The second level of information is suggested by the binary system of size and colors of the words that populate the diagram specifically establishing the distinction between areas of compartmentalized flexibility. Thus, areas where there is a high level of certainty of their evolution are specifically designed and enclosed in the floating boxes (represented by the larger and darker words), while other possibly more volatile functions are accommodated on their rooftops (represented by the smaller and lighter words).
Since the future of technology and its impact on the library typology is unclear, uncertainty was equated from the beginning in the design. The introduction of compartmentalized uncertainty, for which flexibility is required, tries to actively engage and manage in physical space the unpredictable change announced by the digital paradigm.
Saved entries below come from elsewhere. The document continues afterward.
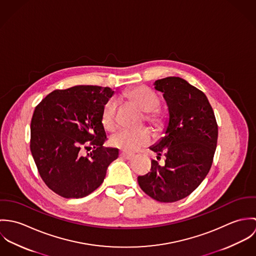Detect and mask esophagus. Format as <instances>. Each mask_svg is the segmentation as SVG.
Masks as SVG:
<instances>
[{
  "label": "esophagus",
  "instance_id": "1",
  "mask_svg": "<svg viewBox=\"0 0 256 256\" xmlns=\"http://www.w3.org/2000/svg\"><path fill=\"white\" fill-rule=\"evenodd\" d=\"M119 156H120V158H125V160H132L134 158V154H129V152H120Z\"/></svg>",
  "mask_w": 256,
  "mask_h": 256
}]
</instances>
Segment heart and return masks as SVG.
I'll return each instance as SVG.
<instances>
[{
	"instance_id": "b5f03b06",
	"label": "heart",
	"mask_w": 256,
	"mask_h": 256,
	"mask_svg": "<svg viewBox=\"0 0 256 256\" xmlns=\"http://www.w3.org/2000/svg\"><path fill=\"white\" fill-rule=\"evenodd\" d=\"M123 98L145 112V119L156 130L164 126V116L156 110L160 104L158 96L146 86H136L123 94ZM117 102L110 100L102 111V123L108 130H113L117 126ZM152 133L148 128L139 130L123 129L110 138V144L124 152H136L148 146L152 141Z\"/></svg>"
}]
</instances>
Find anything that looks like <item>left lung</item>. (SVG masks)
Returning a JSON list of instances; mask_svg holds the SVG:
<instances>
[{"mask_svg":"<svg viewBox=\"0 0 256 256\" xmlns=\"http://www.w3.org/2000/svg\"><path fill=\"white\" fill-rule=\"evenodd\" d=\"M168 110L164 137L150 148L166 156L152 160L150 172L138 176L141 189L158 202L172 203L191 194L208 174L218 140L215 114L204 92L178 76L154 82Z\"/></svg>","mask_w":256,"mask_h":256,"instance_id":"obj_1","label":"left lung"}]
</instances>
Tags: 3-D, agent, architect, concept book, conceptual, embodiment, field, general audience, human figure, interior, perspective, print, reading room, rendering, wireframe
This image illustrates the space envisioned by the architectural team for the reading room on the 10th floor of the Seattle Central Library. This picture is in reality a collage of distinct elements: photographs of human figures in the foreground, a photograph of Elliot Bay in the background and the 3-D wireframe image of both the interior space and the surrounding buildings.
The focus of this representation is neither the space nor the people, but the view. This focus is reinforced by the contrast between the transparency of the book stacks and the opacity of the surrounding buildings, but also by the contrast between the neutral white color of the space and the vivacious blue tonality of the bay.
This image attempts to demonstrate the inherent rationality of the dislocation of the platforms in reaction to local conditions such as vistas and sunlight exposure. However, it is also appropriate to reflect on the positioning of the human figures in a manifest digital universe, as it seems to address the immersion of the human subject/body in virtual spaces. In this image the human subject seems to be occupying a place in flux, while only its own presence appears (on the surface) to remain stable and unaltered.
It is worth noting that none of the faces of the four people are visible, and none of them are, photographically speaking, in focus. If the view is indeed the subject of this shot, we could say that overall the images expresses the buildings relationship to that view, in which case the humans appear to be included only to demonstrate scale, or possibly as agents that enact the viewing relationship between the building and the bay. Although this does beg the question: why is the reading room the public room with, emphatically, the best view? Where should one’s eyes be, when reading, according to the logic of this “room?” It seems to imply that the view of this room has little regard for embodied, human, vision which cannot read and gaze at the view simultaneously.